Dairy farmers are claiming strong public support for their campaign against falling milk prices after holding a series of supermarket protests last week.

In the Midlands, milk producers and their supporters braved atrocious weather to lobby shoppers outside seven Asda stores.

The action was prompted by Arla Foods’ recent 0.9p/litre price cut and was targeted at Asda because it is the milk processor’s biggest customer.

Protest co-ordinator Andrew Bebb said: “We had an absolutely brilliant response from shoppers, they couldn’t believe the low prices we get paid for our milk.”

Free milk supplied by the West Felton Village Dairy and sponsored by Wynnstay Farmers was distributed outside Asda’s Shrewsbury branch where local MP Daniel Kawczynski also lent his support.
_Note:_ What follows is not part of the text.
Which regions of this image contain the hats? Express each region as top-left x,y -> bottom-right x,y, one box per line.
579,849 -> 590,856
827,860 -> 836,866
“Housewife after housewife was asking where they could get locally sourced milk,” said Mr Bebb.

More than 800 consumers filled in a questionnaire during the protests asking them if they thought farmers were paid a fair price for their milk and 100% said no, said Mr Bebb.

The vast majority said they would shop elsewhere if it meant farmers getting a better deal, he added.

Arla supplier and protester Charlie Sandells said the day had been a great success in boosting public support but it was unfortunate there were not more protests across England.

“We got fantastic coverage in local newspapers and on the television but I think it was a missed opportunity.

If the whole nation had backed us the impact would have made it very hard for supermarkets and processors not to improve prices.”

However, some farmers in Scotland and Northern Ireland did join the protests.

Farmers for Action’s William Taylor said they decided to picket the retailer’s Coleraine branch because of the knock-on potential Arla’s cut could have.

“We were out in sympathy with you guys. Maybe United Dairies will be the next to cut, we want to stop the domino effect.”

However, an Asda spokeswoman said: “We have had a lot of support from our farmers saying that protesting outside Asda is simply knocking on the wrong door.”